Let the curve $C:x = x(t)$ be the extremum path.
Let the curve $C': x_u= x(t) + u\eta(t)$ be the varied path(where $u$ is small).
The curve $C'$ lies in the $\epsilon$-neighbourhood of $C$ if $|x-x_u| < \epsilon$ for $\epsilon > 0$
and the curve $C'$ lies in the $(\epsilon,\epsilon')$-neighbourhood of $C$ if both $|x-x_u| < \epsilon$ and $|\dot{x}-\dot{x}_u| < \epsilon'$ for $\epsilon,\epsilon' > 0$
Basically a $\textbf{weak extremum}$ is found if we compare the curve $C$ to the curves in the $(\epsilon,\epsilon')$-neighbourhood, and similarly a $\textbf{strong extremum}$ is found if we compare the curve $C$ to curves is in the $\epsilon$-neighbourhood.

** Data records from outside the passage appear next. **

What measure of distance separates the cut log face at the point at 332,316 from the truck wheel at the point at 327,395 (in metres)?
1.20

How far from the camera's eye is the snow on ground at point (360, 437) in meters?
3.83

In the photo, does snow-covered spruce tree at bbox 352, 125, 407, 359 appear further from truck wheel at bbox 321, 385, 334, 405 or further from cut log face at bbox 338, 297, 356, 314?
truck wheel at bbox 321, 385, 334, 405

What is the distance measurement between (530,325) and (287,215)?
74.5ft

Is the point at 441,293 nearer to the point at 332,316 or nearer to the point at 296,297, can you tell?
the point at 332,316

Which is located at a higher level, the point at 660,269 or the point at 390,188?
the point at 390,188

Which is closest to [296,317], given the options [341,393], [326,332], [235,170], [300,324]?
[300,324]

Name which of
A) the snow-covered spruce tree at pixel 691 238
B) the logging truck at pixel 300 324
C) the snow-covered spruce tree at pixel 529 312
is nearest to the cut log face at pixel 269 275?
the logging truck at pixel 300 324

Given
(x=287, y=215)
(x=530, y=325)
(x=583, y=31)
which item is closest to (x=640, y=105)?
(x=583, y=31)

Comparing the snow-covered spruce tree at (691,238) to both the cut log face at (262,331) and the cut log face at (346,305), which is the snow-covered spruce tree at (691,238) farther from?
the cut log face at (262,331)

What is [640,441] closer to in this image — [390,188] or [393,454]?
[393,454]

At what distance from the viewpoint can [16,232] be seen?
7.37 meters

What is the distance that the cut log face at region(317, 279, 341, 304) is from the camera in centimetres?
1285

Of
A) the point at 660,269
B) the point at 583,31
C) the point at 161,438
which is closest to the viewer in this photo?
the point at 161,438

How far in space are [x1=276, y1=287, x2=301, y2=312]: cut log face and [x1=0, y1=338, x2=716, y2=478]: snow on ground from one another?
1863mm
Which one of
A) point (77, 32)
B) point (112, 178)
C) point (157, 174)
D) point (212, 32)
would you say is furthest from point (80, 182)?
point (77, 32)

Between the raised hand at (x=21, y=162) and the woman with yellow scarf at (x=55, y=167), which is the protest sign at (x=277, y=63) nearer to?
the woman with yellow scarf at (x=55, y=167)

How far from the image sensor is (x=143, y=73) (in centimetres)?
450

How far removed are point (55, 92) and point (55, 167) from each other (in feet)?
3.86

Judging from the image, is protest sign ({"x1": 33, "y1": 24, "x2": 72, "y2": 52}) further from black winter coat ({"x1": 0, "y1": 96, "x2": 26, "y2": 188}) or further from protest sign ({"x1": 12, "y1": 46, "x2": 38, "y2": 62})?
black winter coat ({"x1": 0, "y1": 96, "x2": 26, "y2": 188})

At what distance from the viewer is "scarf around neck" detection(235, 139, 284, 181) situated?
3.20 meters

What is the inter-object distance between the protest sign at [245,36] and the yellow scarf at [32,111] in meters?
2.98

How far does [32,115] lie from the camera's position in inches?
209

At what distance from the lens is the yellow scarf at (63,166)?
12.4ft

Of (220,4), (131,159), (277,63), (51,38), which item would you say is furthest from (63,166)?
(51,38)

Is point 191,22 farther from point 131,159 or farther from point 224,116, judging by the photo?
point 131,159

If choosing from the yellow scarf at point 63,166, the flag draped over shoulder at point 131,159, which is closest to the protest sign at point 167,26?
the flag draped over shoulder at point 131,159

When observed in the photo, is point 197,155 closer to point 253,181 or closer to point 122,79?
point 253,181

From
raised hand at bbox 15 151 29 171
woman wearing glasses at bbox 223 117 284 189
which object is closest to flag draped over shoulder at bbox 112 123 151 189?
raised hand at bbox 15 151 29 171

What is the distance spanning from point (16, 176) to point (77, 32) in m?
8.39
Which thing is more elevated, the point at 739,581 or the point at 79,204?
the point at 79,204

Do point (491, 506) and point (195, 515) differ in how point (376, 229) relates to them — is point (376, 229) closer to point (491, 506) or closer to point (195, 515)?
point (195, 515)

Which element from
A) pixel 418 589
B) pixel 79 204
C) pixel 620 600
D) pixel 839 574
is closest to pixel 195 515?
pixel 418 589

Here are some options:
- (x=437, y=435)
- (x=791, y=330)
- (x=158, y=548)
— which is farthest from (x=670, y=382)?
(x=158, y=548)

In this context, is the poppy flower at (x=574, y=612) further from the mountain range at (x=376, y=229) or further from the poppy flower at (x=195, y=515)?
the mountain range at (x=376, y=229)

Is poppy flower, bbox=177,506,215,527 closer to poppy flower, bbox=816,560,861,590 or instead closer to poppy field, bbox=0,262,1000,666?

During the formulation of the Euler-Lagrange equations we have$I(u) = \int^b_aL(t,x(t,u),\dot{x}(t,u))dt = \int^b_aL(t,x(t) + u\eta(t),\dot{x}(t) + u\dot{\eta}(t))dt$
The taylor expansion of our functional is :$I(u) = I(0) + u \left(\frac{\textrm{d}I}{\textrm{d}u}\right)_{u=0} + O(u^2)$
First I belive that the $u$ is small so that the $O(u^2)$ term can be dropped and thus $I(u) - I(0) = u \left(\frac{\textrm{d}I}{\textrm{d}u}\right)_{u=0}$, allowing the terms on the LHS to have the same sign as the term on the RHS(is this the reason for the smallness of $u$?)
For the weak condition, I belive that the first part of the neightbourhood $|x-x_u| < \epsilon$ is only used to show that the extrema that we are trying to find are only local extremums and thus we are only comparing these neightbourhood curves(is this correct?).
But I don't know why or where we use the second part of the neightbourhood $|\dot{x}-\dot{x}_u| < \epsilon'$. Why do we need the curve to have this property?
What are the situations when we need to find the weak instead of the strong extreme values, and visa versa?
I would greatly appreciate any information you can give. I know I asked a lot of questions here, so even if you only want to answer 1 or 2 of them I will still really appreciate it.